Return, word for word, the line that contains "Researchers investigated the relationship" and every line after it through the end of the records.

• [Collected data entries]
══════
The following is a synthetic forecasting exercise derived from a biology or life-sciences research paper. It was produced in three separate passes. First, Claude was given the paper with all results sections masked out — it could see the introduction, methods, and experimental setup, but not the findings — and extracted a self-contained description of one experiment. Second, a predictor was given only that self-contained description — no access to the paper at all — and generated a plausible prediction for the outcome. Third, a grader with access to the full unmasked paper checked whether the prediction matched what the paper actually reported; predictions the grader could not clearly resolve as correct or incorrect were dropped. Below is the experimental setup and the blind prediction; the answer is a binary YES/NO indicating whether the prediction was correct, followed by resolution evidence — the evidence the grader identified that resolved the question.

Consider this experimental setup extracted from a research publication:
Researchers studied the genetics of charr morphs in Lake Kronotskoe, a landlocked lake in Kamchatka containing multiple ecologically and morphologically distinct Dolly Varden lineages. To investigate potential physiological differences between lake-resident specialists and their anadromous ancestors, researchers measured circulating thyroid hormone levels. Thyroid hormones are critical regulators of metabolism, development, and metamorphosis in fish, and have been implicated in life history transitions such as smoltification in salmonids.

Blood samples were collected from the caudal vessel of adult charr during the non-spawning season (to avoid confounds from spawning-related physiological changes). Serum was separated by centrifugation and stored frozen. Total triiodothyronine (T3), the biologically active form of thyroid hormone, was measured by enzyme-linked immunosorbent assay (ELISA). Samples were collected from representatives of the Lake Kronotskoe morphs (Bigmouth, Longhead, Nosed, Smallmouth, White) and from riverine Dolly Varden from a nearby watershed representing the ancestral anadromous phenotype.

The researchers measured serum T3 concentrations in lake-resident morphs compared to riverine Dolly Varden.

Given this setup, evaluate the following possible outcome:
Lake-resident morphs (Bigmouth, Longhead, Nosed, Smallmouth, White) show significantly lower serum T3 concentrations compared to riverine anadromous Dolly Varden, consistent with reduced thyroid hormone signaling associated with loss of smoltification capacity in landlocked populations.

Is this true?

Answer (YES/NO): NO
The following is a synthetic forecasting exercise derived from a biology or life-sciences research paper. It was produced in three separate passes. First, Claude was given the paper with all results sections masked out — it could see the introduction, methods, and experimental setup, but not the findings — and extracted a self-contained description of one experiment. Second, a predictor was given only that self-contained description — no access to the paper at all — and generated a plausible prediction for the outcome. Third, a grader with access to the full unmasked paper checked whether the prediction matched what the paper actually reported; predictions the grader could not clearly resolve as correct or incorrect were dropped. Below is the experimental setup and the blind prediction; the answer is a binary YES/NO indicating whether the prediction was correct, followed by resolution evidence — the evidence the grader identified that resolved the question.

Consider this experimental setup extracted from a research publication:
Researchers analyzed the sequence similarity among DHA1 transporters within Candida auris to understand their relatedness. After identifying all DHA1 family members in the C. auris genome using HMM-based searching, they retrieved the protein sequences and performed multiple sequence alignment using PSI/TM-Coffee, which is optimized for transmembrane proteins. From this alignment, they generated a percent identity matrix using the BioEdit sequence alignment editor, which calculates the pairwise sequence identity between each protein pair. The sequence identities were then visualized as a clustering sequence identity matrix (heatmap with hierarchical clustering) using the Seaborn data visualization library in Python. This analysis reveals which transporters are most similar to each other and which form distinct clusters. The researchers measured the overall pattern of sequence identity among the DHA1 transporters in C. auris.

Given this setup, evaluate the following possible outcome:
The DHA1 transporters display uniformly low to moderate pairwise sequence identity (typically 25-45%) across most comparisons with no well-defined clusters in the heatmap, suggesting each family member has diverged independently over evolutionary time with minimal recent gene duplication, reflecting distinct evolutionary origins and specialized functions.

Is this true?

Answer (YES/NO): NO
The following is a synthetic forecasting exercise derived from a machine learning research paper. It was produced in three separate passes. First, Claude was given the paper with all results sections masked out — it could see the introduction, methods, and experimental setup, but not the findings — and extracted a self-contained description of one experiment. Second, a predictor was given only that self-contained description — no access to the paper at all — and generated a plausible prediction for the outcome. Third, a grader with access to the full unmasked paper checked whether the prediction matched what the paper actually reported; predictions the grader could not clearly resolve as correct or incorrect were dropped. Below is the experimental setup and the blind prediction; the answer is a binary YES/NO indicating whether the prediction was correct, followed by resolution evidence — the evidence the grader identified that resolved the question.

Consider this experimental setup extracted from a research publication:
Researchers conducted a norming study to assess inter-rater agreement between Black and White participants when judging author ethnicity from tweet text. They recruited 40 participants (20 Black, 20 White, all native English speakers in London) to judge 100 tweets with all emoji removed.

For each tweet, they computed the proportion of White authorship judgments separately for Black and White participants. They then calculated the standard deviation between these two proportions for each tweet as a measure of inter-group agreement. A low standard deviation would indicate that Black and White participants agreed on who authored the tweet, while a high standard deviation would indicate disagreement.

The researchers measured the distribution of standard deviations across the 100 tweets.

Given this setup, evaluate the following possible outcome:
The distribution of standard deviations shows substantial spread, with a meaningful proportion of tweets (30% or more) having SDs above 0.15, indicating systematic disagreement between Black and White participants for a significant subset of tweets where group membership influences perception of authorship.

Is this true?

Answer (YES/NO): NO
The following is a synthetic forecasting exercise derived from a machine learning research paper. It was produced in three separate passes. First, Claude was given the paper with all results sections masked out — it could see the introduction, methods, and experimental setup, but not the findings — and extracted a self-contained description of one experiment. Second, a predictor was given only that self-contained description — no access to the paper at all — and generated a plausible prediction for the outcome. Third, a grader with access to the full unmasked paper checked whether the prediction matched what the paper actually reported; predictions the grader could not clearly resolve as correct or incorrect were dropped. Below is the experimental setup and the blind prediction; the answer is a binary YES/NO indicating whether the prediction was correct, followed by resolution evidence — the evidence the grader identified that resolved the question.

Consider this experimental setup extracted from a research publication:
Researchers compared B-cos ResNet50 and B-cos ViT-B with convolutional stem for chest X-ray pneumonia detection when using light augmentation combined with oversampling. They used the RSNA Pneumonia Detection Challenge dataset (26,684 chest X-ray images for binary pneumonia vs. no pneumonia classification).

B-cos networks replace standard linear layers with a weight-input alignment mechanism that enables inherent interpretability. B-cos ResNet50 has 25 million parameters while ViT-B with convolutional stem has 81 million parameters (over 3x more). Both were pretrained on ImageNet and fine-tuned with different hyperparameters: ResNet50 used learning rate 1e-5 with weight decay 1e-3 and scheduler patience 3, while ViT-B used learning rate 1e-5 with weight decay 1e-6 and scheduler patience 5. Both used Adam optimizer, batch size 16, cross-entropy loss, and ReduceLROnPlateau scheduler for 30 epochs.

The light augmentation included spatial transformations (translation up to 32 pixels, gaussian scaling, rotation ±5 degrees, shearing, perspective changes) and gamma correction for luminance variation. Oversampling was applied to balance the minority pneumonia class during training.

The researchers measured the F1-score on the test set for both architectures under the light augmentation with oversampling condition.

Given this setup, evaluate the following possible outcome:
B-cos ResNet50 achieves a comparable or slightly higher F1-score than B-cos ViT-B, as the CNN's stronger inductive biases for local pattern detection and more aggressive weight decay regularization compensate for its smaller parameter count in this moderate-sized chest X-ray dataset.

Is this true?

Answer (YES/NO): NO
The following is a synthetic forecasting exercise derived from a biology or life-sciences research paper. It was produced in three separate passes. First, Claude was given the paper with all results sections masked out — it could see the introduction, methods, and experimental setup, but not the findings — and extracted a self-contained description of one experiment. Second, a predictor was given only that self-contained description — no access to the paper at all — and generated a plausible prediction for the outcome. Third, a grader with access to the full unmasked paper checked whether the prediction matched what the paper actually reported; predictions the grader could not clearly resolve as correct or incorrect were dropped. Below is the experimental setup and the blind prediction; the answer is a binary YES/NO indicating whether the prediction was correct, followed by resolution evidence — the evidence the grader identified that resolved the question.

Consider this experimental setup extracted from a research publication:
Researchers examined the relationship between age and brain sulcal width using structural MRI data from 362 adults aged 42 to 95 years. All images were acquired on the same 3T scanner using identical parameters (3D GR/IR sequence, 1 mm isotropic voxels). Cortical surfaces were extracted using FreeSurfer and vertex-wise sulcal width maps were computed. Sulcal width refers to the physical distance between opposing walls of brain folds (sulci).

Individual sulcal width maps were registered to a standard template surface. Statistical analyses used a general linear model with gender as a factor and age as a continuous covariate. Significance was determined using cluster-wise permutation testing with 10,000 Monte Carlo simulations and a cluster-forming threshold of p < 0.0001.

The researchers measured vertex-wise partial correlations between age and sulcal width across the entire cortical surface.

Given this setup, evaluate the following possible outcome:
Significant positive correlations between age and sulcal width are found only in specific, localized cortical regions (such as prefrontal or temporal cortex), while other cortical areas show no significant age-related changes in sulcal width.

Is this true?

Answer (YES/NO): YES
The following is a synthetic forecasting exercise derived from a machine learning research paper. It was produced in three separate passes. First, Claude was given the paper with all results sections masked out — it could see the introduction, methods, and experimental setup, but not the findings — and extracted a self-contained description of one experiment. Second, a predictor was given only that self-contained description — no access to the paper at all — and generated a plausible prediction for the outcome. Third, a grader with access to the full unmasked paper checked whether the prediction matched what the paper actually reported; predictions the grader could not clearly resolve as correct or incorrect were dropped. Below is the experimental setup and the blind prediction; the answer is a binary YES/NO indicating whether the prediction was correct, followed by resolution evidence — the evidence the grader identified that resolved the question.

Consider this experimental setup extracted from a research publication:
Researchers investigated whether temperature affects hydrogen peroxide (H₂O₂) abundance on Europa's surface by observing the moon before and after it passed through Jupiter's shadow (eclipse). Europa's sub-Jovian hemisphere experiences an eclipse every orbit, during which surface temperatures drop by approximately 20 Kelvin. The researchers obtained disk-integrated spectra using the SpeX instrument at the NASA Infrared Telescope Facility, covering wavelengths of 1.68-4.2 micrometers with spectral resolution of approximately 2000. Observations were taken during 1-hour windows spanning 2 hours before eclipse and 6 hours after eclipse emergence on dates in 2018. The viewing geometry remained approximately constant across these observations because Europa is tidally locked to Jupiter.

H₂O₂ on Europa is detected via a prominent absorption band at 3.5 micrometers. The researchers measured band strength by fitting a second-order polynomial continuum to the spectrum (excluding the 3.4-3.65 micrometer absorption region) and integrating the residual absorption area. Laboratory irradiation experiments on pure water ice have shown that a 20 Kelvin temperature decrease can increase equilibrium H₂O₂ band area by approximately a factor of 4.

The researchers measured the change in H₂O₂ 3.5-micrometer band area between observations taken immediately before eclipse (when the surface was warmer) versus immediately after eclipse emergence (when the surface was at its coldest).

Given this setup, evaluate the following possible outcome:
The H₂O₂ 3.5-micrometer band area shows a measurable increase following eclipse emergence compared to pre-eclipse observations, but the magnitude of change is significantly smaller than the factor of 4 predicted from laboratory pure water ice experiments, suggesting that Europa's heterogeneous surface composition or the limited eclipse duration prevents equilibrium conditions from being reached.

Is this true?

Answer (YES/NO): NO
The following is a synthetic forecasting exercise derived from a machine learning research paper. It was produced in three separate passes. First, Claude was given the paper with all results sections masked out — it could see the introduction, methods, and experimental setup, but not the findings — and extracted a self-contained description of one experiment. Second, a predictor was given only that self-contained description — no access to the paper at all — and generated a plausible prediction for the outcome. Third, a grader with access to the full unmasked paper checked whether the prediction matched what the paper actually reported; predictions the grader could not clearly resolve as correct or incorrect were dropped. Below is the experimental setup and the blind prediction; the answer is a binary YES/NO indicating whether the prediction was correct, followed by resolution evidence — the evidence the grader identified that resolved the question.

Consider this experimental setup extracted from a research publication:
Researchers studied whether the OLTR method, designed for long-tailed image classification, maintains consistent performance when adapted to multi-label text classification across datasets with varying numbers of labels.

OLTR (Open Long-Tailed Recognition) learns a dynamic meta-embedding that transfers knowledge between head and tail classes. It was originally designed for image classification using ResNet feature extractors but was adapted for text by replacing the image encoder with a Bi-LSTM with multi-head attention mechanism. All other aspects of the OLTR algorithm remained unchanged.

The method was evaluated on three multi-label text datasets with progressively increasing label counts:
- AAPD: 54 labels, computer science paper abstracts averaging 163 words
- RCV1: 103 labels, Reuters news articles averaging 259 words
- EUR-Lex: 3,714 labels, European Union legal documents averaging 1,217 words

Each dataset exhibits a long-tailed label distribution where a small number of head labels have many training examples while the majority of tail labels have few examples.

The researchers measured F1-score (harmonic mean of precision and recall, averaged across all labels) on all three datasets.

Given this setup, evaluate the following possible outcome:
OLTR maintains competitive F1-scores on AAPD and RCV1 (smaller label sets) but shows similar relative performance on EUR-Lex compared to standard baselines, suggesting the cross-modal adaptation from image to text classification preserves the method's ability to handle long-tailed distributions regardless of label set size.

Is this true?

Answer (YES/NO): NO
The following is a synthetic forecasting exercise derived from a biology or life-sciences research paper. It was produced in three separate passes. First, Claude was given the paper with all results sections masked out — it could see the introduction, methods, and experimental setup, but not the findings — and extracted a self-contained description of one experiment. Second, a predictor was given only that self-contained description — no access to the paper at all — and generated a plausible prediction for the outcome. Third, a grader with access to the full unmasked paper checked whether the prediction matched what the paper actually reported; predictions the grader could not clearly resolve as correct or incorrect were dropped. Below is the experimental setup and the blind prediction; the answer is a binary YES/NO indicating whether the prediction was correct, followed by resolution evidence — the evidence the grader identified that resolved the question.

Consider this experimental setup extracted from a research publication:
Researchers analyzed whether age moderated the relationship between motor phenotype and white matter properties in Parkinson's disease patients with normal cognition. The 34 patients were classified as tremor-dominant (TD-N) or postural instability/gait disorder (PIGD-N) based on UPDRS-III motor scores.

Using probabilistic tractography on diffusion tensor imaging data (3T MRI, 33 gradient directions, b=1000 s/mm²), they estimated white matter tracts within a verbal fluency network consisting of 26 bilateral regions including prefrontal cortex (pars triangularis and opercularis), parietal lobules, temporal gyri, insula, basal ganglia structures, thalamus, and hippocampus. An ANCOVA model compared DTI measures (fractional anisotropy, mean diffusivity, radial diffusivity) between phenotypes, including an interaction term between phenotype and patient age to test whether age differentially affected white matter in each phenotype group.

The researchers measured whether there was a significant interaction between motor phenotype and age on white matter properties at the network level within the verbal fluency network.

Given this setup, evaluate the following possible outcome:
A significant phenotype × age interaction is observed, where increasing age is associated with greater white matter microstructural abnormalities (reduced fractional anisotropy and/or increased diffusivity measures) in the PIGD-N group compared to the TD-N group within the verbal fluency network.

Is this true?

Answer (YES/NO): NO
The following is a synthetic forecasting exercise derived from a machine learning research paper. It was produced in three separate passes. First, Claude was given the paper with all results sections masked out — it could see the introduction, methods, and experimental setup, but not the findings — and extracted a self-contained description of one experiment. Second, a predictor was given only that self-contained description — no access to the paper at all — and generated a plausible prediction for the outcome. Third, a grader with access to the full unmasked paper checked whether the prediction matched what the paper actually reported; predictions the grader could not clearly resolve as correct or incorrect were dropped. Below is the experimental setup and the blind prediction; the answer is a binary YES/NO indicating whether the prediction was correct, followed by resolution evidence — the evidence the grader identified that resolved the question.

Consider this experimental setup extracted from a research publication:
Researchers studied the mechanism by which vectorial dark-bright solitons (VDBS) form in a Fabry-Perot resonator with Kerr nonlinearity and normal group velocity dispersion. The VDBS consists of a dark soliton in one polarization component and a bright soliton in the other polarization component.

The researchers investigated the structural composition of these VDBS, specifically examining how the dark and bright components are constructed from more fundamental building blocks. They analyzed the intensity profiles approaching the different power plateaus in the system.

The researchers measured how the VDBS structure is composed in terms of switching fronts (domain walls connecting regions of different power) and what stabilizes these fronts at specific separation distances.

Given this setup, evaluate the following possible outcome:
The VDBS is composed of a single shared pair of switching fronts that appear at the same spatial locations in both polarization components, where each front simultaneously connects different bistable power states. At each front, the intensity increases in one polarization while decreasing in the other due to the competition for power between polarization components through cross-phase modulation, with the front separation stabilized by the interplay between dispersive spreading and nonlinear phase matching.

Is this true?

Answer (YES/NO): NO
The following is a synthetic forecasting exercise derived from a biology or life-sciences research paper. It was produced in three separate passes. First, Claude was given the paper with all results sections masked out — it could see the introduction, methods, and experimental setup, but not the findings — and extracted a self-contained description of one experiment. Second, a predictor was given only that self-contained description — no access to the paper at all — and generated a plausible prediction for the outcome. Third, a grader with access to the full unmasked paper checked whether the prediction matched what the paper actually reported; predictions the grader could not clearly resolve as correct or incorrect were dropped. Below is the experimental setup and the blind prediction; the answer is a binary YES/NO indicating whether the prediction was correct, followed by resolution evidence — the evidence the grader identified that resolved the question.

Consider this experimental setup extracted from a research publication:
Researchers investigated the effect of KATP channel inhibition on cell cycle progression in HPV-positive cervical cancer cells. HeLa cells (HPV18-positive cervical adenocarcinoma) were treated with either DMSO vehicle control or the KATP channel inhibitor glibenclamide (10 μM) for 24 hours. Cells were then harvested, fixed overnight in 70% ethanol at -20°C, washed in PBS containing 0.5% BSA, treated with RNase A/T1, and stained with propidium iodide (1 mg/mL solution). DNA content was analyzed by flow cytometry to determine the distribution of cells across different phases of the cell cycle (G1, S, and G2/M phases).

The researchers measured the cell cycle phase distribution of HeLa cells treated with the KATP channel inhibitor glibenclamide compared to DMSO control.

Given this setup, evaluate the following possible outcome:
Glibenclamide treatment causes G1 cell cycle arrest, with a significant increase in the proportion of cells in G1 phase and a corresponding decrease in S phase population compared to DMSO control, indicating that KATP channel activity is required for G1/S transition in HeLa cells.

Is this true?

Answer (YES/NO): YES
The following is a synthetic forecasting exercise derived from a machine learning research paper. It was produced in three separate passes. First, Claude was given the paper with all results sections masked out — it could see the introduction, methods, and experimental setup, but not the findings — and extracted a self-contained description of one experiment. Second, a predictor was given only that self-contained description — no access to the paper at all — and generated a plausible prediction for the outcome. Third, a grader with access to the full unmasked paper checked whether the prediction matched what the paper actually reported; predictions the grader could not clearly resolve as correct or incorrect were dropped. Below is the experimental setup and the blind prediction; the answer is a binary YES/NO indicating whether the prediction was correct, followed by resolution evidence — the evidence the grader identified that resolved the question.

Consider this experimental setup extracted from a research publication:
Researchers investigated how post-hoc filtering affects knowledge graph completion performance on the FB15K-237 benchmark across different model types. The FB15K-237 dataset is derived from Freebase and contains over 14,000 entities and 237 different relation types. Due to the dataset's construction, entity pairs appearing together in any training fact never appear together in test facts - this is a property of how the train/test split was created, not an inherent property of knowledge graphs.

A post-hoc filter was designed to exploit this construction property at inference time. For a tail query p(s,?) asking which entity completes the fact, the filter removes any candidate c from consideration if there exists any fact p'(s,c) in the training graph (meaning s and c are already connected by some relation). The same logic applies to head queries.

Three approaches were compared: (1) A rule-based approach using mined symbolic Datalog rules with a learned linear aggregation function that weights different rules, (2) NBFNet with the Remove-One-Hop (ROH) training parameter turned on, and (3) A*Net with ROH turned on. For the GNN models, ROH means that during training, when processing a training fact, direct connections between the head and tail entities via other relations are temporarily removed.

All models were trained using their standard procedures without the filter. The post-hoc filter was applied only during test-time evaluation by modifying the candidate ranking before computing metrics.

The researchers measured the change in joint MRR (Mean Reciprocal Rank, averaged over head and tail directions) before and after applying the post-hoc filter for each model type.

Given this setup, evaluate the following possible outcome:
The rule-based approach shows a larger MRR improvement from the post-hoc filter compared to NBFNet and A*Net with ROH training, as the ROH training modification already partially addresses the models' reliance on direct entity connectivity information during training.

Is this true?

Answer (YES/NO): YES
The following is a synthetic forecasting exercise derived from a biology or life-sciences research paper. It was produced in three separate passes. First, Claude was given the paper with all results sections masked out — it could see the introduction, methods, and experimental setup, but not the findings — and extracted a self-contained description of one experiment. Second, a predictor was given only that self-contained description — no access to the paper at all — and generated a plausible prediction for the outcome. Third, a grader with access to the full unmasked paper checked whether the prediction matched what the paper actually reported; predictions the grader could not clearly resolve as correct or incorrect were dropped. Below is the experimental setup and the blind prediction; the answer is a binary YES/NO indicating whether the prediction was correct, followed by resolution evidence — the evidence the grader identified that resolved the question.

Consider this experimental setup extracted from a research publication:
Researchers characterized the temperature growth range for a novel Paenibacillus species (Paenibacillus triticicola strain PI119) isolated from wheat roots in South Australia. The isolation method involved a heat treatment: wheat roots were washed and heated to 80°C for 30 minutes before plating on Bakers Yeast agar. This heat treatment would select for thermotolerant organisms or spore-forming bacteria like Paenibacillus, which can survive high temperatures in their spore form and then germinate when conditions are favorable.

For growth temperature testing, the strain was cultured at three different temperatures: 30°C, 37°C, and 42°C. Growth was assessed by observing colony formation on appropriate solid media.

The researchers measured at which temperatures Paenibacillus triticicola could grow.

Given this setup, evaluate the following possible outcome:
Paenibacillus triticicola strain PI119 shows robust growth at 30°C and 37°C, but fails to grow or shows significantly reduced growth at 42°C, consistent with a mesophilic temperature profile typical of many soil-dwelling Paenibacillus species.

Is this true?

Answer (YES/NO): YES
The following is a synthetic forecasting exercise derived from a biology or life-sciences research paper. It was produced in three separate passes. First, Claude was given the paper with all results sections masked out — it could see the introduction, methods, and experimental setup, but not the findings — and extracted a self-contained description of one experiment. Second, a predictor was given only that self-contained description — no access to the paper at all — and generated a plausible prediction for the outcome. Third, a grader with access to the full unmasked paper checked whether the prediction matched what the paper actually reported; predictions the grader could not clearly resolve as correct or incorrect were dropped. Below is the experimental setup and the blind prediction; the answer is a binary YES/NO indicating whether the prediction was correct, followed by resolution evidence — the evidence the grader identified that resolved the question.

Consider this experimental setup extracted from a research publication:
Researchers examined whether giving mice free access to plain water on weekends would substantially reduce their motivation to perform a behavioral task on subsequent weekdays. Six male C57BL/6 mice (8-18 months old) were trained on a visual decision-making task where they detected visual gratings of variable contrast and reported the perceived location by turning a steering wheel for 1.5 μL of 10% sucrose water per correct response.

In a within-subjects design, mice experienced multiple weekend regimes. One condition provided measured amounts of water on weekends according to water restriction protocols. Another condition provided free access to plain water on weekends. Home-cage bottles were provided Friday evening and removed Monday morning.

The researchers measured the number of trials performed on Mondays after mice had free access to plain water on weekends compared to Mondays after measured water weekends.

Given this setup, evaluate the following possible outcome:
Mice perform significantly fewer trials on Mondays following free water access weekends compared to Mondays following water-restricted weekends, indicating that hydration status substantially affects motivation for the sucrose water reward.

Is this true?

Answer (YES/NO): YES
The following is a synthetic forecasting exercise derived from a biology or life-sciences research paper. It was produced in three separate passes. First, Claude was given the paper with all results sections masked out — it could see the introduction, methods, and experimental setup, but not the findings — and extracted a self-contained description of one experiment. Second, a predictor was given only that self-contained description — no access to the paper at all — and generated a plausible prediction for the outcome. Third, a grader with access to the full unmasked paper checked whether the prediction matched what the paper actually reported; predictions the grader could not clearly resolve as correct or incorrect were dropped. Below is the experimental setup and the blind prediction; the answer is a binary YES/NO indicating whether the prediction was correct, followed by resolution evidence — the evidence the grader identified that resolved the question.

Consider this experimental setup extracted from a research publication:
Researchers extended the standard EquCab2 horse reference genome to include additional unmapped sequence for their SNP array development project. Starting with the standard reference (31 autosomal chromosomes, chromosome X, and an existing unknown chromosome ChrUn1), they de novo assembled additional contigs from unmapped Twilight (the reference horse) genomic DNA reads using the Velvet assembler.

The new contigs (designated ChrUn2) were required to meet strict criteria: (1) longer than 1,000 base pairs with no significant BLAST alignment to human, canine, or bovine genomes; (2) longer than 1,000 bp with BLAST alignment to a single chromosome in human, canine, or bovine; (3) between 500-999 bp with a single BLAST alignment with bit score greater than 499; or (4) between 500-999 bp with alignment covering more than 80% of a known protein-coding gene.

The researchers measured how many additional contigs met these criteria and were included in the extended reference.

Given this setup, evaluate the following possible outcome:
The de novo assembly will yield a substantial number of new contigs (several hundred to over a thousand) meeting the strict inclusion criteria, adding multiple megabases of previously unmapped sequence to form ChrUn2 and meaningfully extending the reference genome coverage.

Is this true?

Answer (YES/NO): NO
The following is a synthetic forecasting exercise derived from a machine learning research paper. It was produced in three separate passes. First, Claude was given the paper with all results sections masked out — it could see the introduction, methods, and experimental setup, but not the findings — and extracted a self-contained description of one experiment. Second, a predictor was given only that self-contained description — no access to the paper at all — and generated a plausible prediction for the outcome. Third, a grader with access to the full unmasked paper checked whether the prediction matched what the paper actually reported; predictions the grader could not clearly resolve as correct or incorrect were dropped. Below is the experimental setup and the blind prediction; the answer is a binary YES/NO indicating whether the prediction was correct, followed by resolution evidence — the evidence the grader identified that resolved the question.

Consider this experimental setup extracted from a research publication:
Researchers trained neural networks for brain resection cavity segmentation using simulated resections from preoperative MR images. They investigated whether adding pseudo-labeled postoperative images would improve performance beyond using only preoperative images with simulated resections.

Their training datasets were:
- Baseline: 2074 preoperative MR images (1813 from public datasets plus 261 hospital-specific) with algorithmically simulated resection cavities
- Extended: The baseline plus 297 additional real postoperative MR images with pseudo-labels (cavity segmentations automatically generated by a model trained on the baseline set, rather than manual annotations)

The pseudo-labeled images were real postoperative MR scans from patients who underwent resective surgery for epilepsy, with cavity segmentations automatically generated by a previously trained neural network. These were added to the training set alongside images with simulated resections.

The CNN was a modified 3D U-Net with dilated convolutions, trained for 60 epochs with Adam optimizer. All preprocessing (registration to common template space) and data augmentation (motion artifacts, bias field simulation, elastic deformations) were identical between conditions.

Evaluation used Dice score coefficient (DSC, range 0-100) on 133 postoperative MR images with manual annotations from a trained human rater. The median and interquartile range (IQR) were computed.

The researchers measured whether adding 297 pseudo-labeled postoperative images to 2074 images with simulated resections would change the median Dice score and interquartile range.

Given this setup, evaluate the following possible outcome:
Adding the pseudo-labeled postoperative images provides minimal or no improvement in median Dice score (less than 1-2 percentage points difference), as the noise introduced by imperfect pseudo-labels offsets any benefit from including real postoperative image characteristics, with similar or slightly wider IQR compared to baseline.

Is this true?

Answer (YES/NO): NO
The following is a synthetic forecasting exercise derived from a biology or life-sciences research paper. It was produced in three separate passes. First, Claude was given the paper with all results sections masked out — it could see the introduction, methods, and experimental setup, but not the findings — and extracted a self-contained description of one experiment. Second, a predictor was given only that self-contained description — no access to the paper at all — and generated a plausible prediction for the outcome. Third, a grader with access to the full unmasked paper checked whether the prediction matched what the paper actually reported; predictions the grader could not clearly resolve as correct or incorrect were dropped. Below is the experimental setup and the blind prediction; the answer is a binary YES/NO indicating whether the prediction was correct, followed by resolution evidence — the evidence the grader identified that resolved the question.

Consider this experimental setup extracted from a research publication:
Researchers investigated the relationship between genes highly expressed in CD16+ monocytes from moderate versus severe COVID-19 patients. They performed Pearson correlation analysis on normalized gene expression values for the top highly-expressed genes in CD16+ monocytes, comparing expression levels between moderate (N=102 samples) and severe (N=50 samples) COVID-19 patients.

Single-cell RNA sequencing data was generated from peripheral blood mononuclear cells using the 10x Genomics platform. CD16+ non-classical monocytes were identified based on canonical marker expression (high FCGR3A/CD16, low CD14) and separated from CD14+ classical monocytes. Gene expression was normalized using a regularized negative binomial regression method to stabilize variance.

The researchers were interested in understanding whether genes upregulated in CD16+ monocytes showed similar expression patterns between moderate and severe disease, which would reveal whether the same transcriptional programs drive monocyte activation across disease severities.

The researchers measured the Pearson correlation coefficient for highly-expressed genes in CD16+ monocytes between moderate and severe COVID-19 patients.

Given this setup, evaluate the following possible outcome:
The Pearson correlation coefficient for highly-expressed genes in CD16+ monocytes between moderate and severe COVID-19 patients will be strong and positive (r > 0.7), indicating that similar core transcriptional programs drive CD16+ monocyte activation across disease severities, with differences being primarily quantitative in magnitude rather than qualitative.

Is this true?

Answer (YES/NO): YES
══════
• [TASK ANSWER]
Researchers investigated the relationship between genes highly expressed in CD16+ monocytes from moderate versus severe COVID-19 patients. They performed Pearson correlation analysis on normalized gene expression values for the top highly-expressed genes in CD16+ monocytes, comparing expression levels between moderate (N=102 samples) and severe (N=50 samples) COVID-19 patients.

Single-cell RNA sequencing data was generated from peripheral blood mononuclear cells using the 10x Genomics platform. CD16+ non-classical monocytes were identified based on canonical marker expression (high FCGR3A/CD16, low CD14) and separated from CD14+ classical monocytes. Gene expression was normalized using a regularized negative binomial regression method to stabilize variance.

The researchers were interested in understanding whether genes upregulated in CD16+ monocytes showed similar expression patterns between moderate and severe disease, which would reveal whether the same transcriptional programs drive monocyte activation across disease severities.

The researchers measured the Pearson correlation coefficient for highly-expressed genes in CD16+ monocytes between moderate and severe COVID-19 patients.

Given this setup, evaluate the following possible outcome:
The Pearson correlation coefficient for highly-expressed genes in CD16+ monocytes between moderate and severe COVID-19 patients will be strong and positive (r > 0.7), indicating that similar core transcriptional programs drive CD16+ monocyte activation across disease severities, with differences being primarily quantitative in magnitude rather than qualitative.

Is this true?

Answer (YES/NO): YES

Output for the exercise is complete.